Negosiator utama Moskow mengatakan delegasinya mendorong Ukraina untuk mengambil status yang sebanding dengan Swedia atau Austria , dua negara netral di Eropa Barat.
Pembicaran terakhir berakhir dengan Kiev menunjuk ke "kontradiksi mendasar" di posisi Rusia dan Ukraina. "Status netral Ukraina sekarang sedang dibahas secara serius, tentu saja, di samping jaminan keamanan," kata Menteri Luar Negeri Rusia, Sergey Lavrov, kepada outlet berita bisnis RBK dalam sebuah wawancara.
"Inilah yang sekarang sedang dibahas dalam pembicaraan. Ada kata-kata yang benar-benar spesifik dan menurut saya, kedua pihak hampir menyetujuinya," tambahnya seperti dilansir dari Al Araby, Kamis (17/3/2022).
Perunding utama Rusia Vladimir Medinsky menyebutkan bahwa pembicaraan berlangsung "lambat dan sulit". Namun, dia menegaskan bahwa Kremlin menginginkan perdamaian sesegera mungkin.
Dia juga menegaskan bahwa masalah inti dalam pembicaraan adalah netralitas Ukraina, mengacu pada status Austria dan Swedia sebagai contoh yang bisa untuk diikuti.
Medinsky menambahkan bahwa masalah lain sedang dibahas, termasuk status semenanjung Crimea, yang dianeksasi oleh Rusia pada 2014, serta wilayah yang dikuasai selama bertahun-tahun oleh separatis pro-Moskow.

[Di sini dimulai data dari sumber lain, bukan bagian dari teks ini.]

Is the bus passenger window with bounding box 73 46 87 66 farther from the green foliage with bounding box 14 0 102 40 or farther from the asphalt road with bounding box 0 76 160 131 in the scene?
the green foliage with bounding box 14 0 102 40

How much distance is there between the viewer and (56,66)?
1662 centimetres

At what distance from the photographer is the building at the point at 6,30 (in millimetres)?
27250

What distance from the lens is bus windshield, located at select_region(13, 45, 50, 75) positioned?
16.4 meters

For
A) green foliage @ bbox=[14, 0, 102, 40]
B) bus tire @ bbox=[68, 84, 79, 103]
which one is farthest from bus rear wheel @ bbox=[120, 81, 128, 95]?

Harapan Ukraina, Perjanjian Damai dengan Rusia Dicapai pada Mei
Penasihat Presiden Ukraina Volodymyr Zelensky, Oleksiy Arestovych, percaya bahwa perjanjian damai dengan Rusia dapat dicapai paling cepat dalam satu hingga dua pekan, dan paling lambat bulan Mei nanti.
Sebelumnya, Presiden Zelensky mengajukan kepada parlemen satu undang-undang untuk memperpanjang rezim darurat militer di Ukraina selama 30 hari lagi. Darurat militer diterapkan pada 24 Februari 2022 saat dimulainya operasi militer khusus Rusia.

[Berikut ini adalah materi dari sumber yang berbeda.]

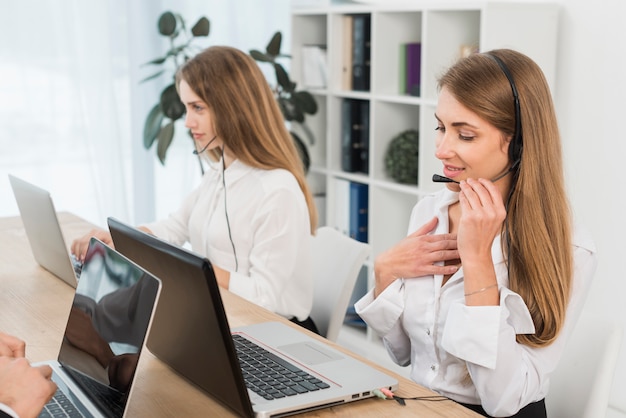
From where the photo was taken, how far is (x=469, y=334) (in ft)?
5.02

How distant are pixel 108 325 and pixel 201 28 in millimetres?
2640

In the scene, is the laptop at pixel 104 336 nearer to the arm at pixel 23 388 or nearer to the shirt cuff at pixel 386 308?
the arm at pixel 23 388

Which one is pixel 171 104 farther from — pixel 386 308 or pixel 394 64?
pixel 386 308

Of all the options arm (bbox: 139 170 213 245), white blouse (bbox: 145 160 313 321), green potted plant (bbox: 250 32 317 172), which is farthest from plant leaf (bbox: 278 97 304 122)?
white blouse (bbox: 145 160 313 321)

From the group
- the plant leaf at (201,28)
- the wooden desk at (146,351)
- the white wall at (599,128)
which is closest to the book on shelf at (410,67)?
the white wall at (599,128)

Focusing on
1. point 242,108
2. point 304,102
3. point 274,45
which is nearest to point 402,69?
point 304,102

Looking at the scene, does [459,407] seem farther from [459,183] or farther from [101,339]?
[101,339]

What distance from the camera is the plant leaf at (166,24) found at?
12.3 ft

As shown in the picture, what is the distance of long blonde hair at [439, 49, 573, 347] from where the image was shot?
1.57m

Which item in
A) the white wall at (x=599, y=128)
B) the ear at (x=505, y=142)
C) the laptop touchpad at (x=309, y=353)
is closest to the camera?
the laptop touchpad at (x=309, y=353)

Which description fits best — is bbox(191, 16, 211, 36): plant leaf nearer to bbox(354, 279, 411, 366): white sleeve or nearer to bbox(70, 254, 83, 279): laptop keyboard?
bbox(70, 254, 83, 279): laptop keyboard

Dalam wawancara dengan wartawan Rusia Mark Feygin pada Senin (14/3/2022), Arestovych menyatakan, Ukraina dapat mencapai kesepakatan damai dengan Rusia paling lambat Mei, bahkan mungkin jauh lebih cepat.
"Jika kesepakatan gagal, maka pada akhir Mei, setelah putaran (negosiasi) lainnya, permusuhan akan berlanjut," ujar dia, dilansir Sputnik pada Selasa (15/3/2022). Kendati ada kemungkinan kesepakatan damai, Arestovych menyebut pertempuran lokal dapat berlangsung di seluruh negeri selama satu tahun.
Putaran keempat negosiasi antara Moskow dan Kiev diadakan pada Senin melalui konferensi video. Penasihat Zelensky, Mikhaylo Podolyak, mengatakan jeda teknis dalam pembicaraan telah diambil, dan negosiasi akan dilanjutkan pada Selasa.
Tiga putaran pertama negosiasi diadakan di Belarusia pada 28 Februari di wilayah Gomel, pada 3 dan 7 Maret di Belovezhskaya Pushcha, di wilayah Brest.
Setelah itu pembicaraan beralih ke format video. Presiden Ukraina Volodymyr Zelensky menyebut pertemuannya dengan Presiden Rusia Vladimir Putin sebagai tugas negosiasi. Israel dan Turki secara sukarela membantu penyelenggaraannya.
Zelensky: Kesepakatan dengan Rusia Harus Lalui Referendum Rakyat
Presiden Ukraina Volodymyr Zelensky mengisyaratkan kemajuan dalam pembicaraan dengan Rusia. Kendati demikian, dia mengatakan setiap kompromi "bersejarah" yang mungkin disetujui oleh negosiatornya akan tunduk pada persetujuan seluruh negara dalam referendum.
Pernyataan itu diungkapkan Zelensky saat menjawab pertanyaan tentang tuntutan Rusia untuk jaminan keamanan bagi dua republik Donbass dan untuk pengakuan Krimea, semenanjung yang dikuasai kembali oleh Rusia pada 2014 lalu.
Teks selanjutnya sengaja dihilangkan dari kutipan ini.